En conclusion, Gaëtan Bruel a rappelé la dimension nationale des enjeux qui traversent aujourd’hui le cinéma et l’audiovisuel : « La filière du cinéma et de l’image animée est au service de la nation. Comment changer notre rapport aux écrans et donner à nos jeunes une vraie éducation à l’image ? Comment rester souverain dans les œuvres que nous produisons et celles que nous regardons ? Comment préserver l’une des grandes richesses de notre pays, son aménagement cinématographique, à l’instant où il est fragilisé ? Comment tenir notre rang mondial ? Ces défis ne sont pas seulement ceux de la filière : ce sont les défis de notre pays. »
Trop de films en France ?
S’appuyant sur le rapport de la Cour des comptes, Alexandre Portier, président de la commission des affaires culturelles, a interrogé Gaëtan Bruel sur la question de la surproduction.
« Nous ne pouvons aborder cet enjeu qu’a posteriori.

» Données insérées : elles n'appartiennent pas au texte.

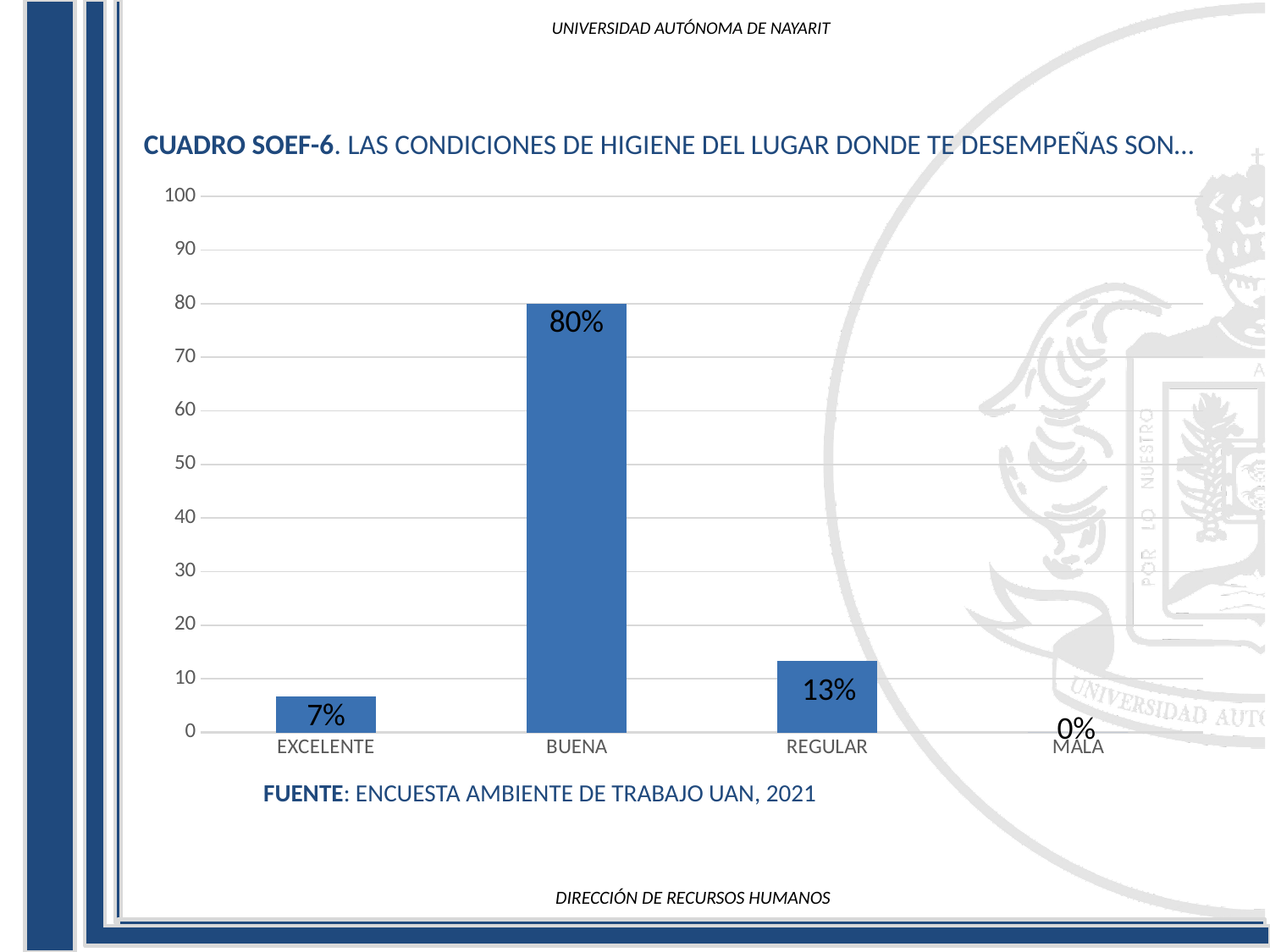
What is the value for BUENA? 80% What kind of chart is shown on the slide? bar chart Which category has the highest value? BUENA What is the value for REGULAR? 13% What is the value for EXCELENTE? 7% Which is larger, the value for EXCELENTE or the value for REGULAR? REGULAR Is the value for BUENA greater or less than 50? greater How many categories are shown on the x axis? 4 Which category has the lowest value? MALA What is the value for MALA? 0% What is the difference between the values for BUENA and REGULAR? 67% What is the difference between the values for REGULAR and EXCELENTE? 6%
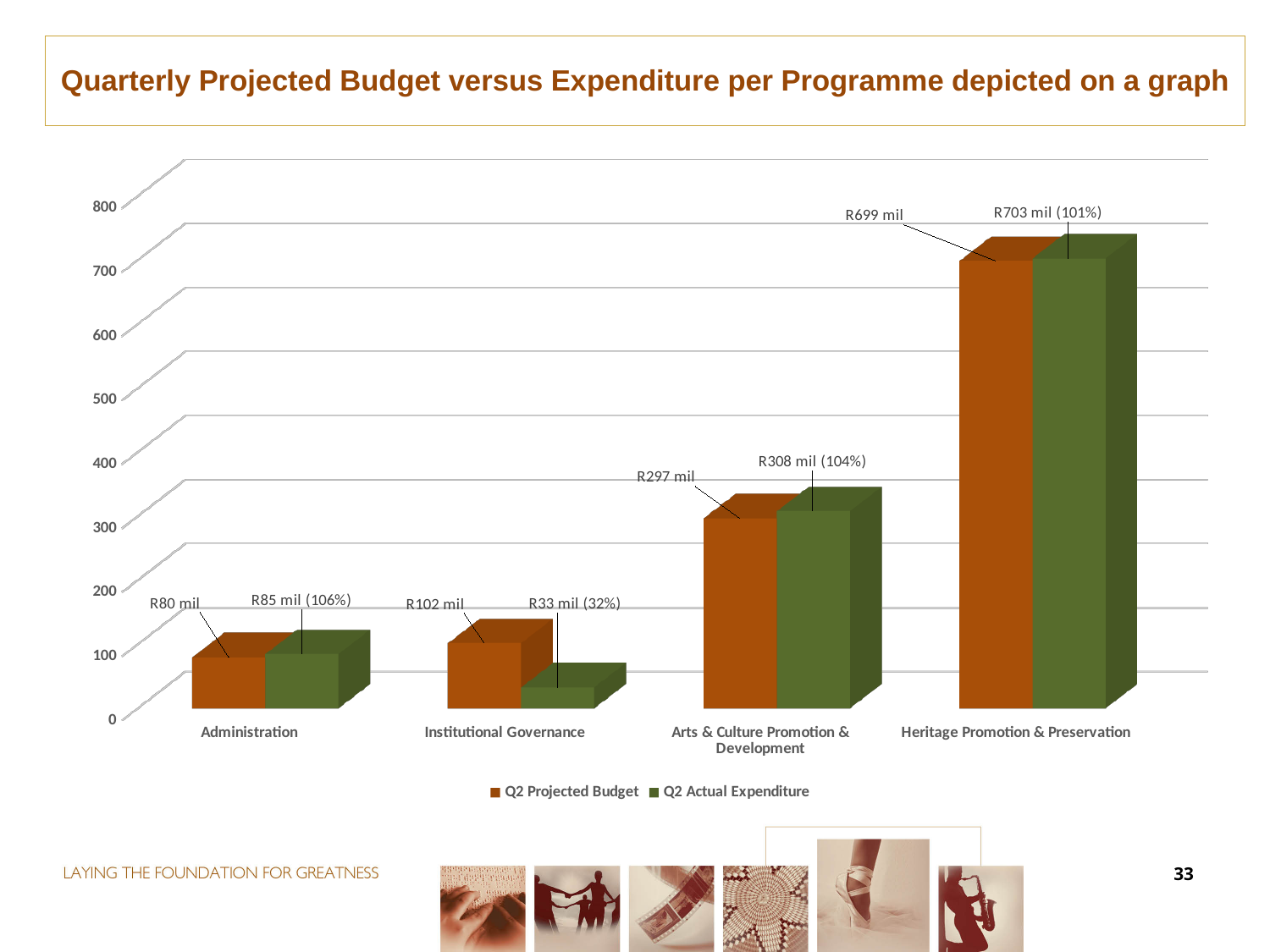
Which programme has the lowest Q2 Projected Budget? Administration What is the Q2 Actual Expenditure for Arts & Culture Promotion & Development? R308 mil (104%) Which series is shown in green in the legend? Q2 Actual Expenditure What is the Q2 Projected Budget for Heritage Promotion & Preservation? R699 mil What kind of chart is shown on the slide? Bar chart What is the Q2 Actual Expenditure for Institutional Governance? R33 mil (32%) What is the difference between the Q2 Projected Budget and Q2 Actual Expenditure for Institutional Governance? R69 mil How many programmes are shown on the x axis? 4 Which is larger for Administration: the Q2 Projected Budget or the Q2 Actual Expenditure? Q2 Actual Expenditure What is the Q2 Projected Budget for Administration? R80 mil How many series does the legend list? 2 Which programme has the highest Q2 Actual Expenditure? Heritage Promotion & Preservation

C’est une économie de prototype : impossible de prédire à l’avance ce qui va fonctionner », rappelle ce dernier. « Et la qualité ou l’intérêt d’un film ne se mesure pas uniquement à son nombre d’entrées », souligne-t-il en évoquant notamment les documentaires.
Selon lui, le véritable enjeu réside aujourd’hui dans une transformation des dynamiques de succès en salles depuis la pandémie. « Pour des raisons qui ne tiennent pas d’abord aux œuvres elles-mêmes, le succès d’un film est moins progressif, le bouche-à-oreille plus difficile et le marché des salles se reconfigure. »
Pour répondre à ce défi, il plaide pour mobiliser plusieurs leviers : éducation à l’image, soutien accru aux salles via les médiateurs et renforcement du dialogue entre distributeurs et exploitants afin que la diversité des films puisse rencontrer une diversité de publics.
Prélèvement de 50 M€ sur les ressources du CNC en 2026 : "L’expression de la solidarité de notre secteur à l’égard de l’État, compte tenu de la gravité des finances publiques"
Le député du Rassemblement National Thierry Perez a assuré que son groupe « ne plaidait évidemment pas pour la suppression du CNC, un outil précieux au service du cinéma français ». Il a interrogé Gaëtan Bruel sur une éventuelle baisse de la taxe sur les billets de cinéma.
Le président du CNC a tenu à « lever un fantasme sur l’abondance » de ses ressources : « Sur dix ans, le produit de nos taxes a progressé moins vite que l’inflation et que les coûts du secteur. La part des soutiens du CNC diminue, contrairement à la trajectoire des dépenses publiques, alors même que les défis s’accroissent. »
Concernant le prélèvement de 50 M€ prévu dans le PLF 2026 — s’ajoutant aux 500 M€ déjà ponctionnés en 2025 —, Gaëtan Bruel a défendu cette contribution : « C’est l’expression de la solidarité de notre secteur à l’égard de l’État, compte tenu de la gravité des finances publiques. Mais pendant que certains exploitants menacent de fermer, le plan d’action que nous proposons ne prévoit même pas 200 000 € supplémentaires pour eux. Nous faisons avec les moyens du bord, en essayant d’être vertueux et responsables. »
Canal+ - UGC : "Une excellente nouvelle à ce stade"
Interrogée par la députée de la France Insoumise Sarah Legrain et administratrice du CNC sur les négociations exclusives entre Canal+ et UGC en vue d'une entrée au capital du premier dans le second, Gaëtan Bruel a estimé qu'il s'agissait "d'une excellente nouvelle à ce stade."
"Dans un contexte de difficultés rencontrées par l'exploitation dont UGC, un fleuron national, il y avait un enjeu à ce que le groupe ait les moyens de répondre à une situation économique difficile. L'engagement de Canal+ aux côtés d'UGC est la confirmation d'un acte de foi dans la salle de cinéma comme l'engagement de Rodolphe Saadé au sein de Pathé. C'est par ailleurs la confirmation du lien durable, profond et premier de Canal+ avec le cinéma français."